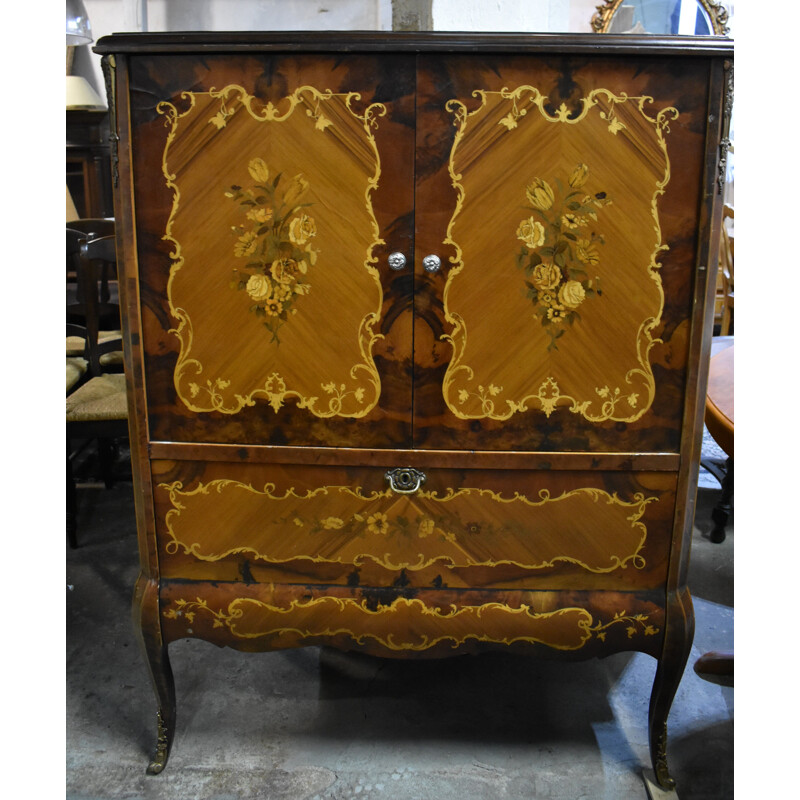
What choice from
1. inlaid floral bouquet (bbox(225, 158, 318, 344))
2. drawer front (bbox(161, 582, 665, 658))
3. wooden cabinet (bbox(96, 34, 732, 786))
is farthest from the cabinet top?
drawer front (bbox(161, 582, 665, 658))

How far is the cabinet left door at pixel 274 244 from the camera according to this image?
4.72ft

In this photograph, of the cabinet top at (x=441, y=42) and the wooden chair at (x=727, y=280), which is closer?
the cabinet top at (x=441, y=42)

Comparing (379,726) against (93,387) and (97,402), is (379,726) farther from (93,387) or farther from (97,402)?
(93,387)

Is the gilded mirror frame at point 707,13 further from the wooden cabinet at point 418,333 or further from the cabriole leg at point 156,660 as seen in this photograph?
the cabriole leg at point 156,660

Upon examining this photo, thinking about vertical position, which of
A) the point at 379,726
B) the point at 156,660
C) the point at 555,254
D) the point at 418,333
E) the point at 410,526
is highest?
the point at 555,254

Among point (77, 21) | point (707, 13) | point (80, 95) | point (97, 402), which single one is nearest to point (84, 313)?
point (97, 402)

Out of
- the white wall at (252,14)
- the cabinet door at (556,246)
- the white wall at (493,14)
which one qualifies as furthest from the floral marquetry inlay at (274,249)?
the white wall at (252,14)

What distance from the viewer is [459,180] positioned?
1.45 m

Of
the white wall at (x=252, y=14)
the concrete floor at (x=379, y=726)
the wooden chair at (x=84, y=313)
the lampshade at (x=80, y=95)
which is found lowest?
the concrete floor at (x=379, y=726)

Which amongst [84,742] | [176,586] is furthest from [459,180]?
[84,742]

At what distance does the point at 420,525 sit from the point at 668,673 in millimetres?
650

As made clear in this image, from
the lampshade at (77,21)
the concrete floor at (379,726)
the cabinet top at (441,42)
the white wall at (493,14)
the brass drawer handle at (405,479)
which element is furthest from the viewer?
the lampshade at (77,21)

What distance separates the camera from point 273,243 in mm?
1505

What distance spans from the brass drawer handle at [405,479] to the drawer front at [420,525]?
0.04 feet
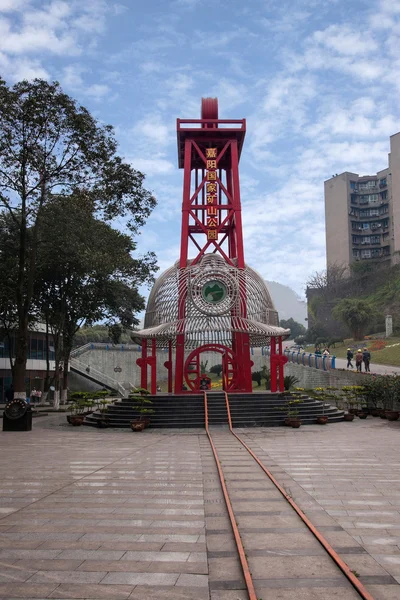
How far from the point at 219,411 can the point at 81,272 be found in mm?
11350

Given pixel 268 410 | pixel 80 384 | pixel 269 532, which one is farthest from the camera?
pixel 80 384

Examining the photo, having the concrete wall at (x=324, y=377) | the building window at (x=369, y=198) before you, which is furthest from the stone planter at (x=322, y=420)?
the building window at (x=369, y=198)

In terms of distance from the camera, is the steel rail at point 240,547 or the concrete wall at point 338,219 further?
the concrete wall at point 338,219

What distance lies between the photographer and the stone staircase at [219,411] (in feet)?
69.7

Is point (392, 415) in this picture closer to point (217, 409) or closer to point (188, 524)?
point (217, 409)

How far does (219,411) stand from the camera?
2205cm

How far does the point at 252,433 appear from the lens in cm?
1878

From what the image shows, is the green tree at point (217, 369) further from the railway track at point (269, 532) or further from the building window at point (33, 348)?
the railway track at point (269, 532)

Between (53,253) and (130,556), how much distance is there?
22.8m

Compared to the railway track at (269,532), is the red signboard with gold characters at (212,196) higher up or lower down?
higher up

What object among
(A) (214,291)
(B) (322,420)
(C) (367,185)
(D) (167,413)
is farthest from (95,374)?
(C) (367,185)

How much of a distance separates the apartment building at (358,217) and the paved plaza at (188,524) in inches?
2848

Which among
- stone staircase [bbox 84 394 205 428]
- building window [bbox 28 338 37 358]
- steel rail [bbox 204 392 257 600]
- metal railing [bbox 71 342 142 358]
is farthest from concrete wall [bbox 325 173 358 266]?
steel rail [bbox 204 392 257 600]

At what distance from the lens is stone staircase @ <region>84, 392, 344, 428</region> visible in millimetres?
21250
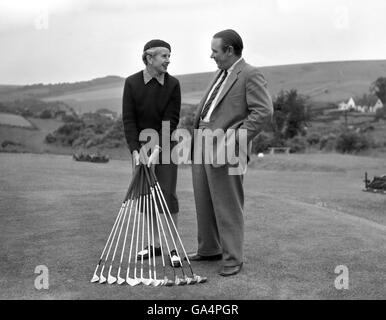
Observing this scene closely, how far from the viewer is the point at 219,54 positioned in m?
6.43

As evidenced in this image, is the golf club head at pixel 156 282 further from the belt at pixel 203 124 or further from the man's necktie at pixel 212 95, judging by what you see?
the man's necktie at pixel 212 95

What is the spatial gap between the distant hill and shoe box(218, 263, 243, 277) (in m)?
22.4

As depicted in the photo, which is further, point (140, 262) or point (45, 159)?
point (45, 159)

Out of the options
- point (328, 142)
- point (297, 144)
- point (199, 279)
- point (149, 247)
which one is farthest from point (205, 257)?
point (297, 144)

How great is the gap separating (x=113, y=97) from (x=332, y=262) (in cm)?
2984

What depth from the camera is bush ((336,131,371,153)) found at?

####################

- ZIEL DER AUFGABE -
Wiederhole sämtliche Einträge oben wortgetreu. Lass die Bilder in deiner Antwort weg.

- LÖSUNG DES PROBLEMS -
What choice from
1. inlaid floral bouquet (bbox(225, 158, 318, 344))
2. drawer front (bbox(161, 582, 665, 658))
3. wooden cabinet (bbox(96, 34, 732, 786))
is farthest from the cabinet top?
drawer front (bbox(161, 582, 665, 658))

How far is the cabinet left door at pixel 274 244 from the camera according to this image?
4.72ft

In this photograph, of the cabinet top at (x=441, y=42) and the wooden chair at (x=727, y=280), which is closer?
the cabinet top at (x=441, y=42)

Comparing (379,726) against (93,387) and (97,402), is (379,726) farther from (93,387) or farther from (97,402)?
(93,387)

Is the gilded mirror frame at point 707,13 further from the wooden cabinet at point 418,333 or further from the cabriole leg at point 156,660 as seen in this photograph?
the cabriole leg at point 156,660

Upon examining this photo, thinking about vertical position, which of
A) the point at 379,726
B) the point at 156,660
C) the point at 555,254
D) the point at 418,333
E) the point at 410,526
is highest?
the point at 555,254

Among point (77, 21) | point (707, 13) | point (80, 95) | point (97, 402), which single one is nearest to point (84, 313)?
point (97, 402)

Out of
- the white wall at (252,14)
- the cabinet door at (556,246)
- the white wall at (493,14)
which one qualifies as furthest from the floral marquetry inlay at (274,249)?
the white wall at (252,14)

What distance from the viewer is [459,180] positioned?
1.45 m

Of
the white wall at (x=252, y=14)
the concrete floor at (x=379, y=726)
the wooden chair at (x=84, y=313)
the lampshade at (x=80, y=95)
which is found lowest?
the concrete floor at (x=379, y=726)

Which amongst [84,742] | [176,586] is furthest from [459,180]?
[84,742]

At what distance does the point at 420,525 sit from the point at 668,673 in millimetres?
650

As made clear in this image, from
the lampshade at (77,21)
the concrete floor at (379,726)
the cabinet top at (441,42)
the white wall at (493,14)
the brass drawer handle at (405,479)
which element is furthest from the viewer?
the lampshade at (77,21)

What distance separates the camera from point 273,243 in mm?
1505

What distance spans from the brass drawer handle at [405,479] to the drawer front at [420,525]?
0.04 feet
How far from the point at 219,411 can the point at 81,272 be found in mm?
11350

Given pixel 268 410 | pixel 80 384 | pixel 269 532, which one is farthest from the camera?
pixel 80 384

Examining the photo, having the concrete wall at (x=324, y=377) | the building window at (x=369, y=198) before you, which is furthest from the stone planter at (x=322, y=420)?
the building window at (x=369, y=198)

In terms of distance from the camera, is the steel rail at point 240,547 or the concrete wall at point 338,219 further?
the concrete wall at point 338,219

What distance lies between the photographer and the stone staircase at [219,411] (in feet)?
69.7

Is point (392, 415) in this picture closer to point (217, 409) or closer to point (188, 524)?
point (217, 409)

How far does (219,411) stand from the camera?
2205cm

How far does the point at 252,433 appear from the lens in cm?
1878

From what the image shows, is the green tree at point (217, 369) further from the railway track at point (269, 532) or further from the building window at point (33, 348)?
the railway track at point (269, 532)

Between (53,253) and (130,556), how much distance is there?
22.8m

Compared to the railway track at (269,532), is the red signboard with gold characters at (212,196) higher up or lower down?
higher up

What object among
(A) (214,291)
(B) (322,420)
(C) (367,185)
(D) (167,413)
is farthest from (95,374)?
(C) (367,185)

How much of a distance separates the apartment building at (358,217) and the paved plaza at (188,524) in inches?
2848

Which among
- stone staircase [bbox 84 394 205 428]
- building window [bbox 28 338 37 358]
- steel rail [bbox 204 392 257 600]
- metal railing [bbox 71 342 142 358]
is farthest from concrete wall [bbox 325 173 358 266]?
steel rail [bbox 204 392 257 600]

At what distance from the lens is stone staircase @ <region>84, 392, 344, 428</region> visible in millimetres?
21250
Observing this scene closely, how far from the viewer is the point at 219,54 positioned in m?
6.43

As evidenced in this image, is the golf club head at pixel 156 282 further from the belt at pixel 203 124 or further from the man's necktie at pixel 212 95, judging by what you see?
the man's necktie at pixel 212 95

What is the spatial gap between the distant hill and shoe box(218, 263, 243, 277) (in m)?
22.4

As depicted in the photo, which is further, point (140, 262) or point (45, 159)?
point (45, 159)

Out of the options
- point (328, 142)
- point (297, 144)
- point (199, 279)
- point (149, 247)
which one is farthest from point (205, 257)?
point (297, 144)

How great is the gap separating (x=113, y=97) from (x=332, y=262) (in cm)?
2984

What depth from the camera is bush ((336,131,371,153)) found at?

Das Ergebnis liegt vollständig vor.